### Description of the task
Copy every one of the records below word for word, keeping each line as it appears.

** BEGIN Data rows **

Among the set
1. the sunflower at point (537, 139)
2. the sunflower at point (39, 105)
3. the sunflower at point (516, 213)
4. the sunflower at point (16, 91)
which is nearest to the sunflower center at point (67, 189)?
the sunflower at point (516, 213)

** END Data rows **

### Exercise response
Among the set
1. the sunflower at point (537, 139)
2. the sunflower at point (39, 105)
3. the sunflower at point (516, 213)
4. the sunflower at point (16, 91)
which is nearest to the sunflower center at point (67, 189)?
the sunflower at point (516, 213)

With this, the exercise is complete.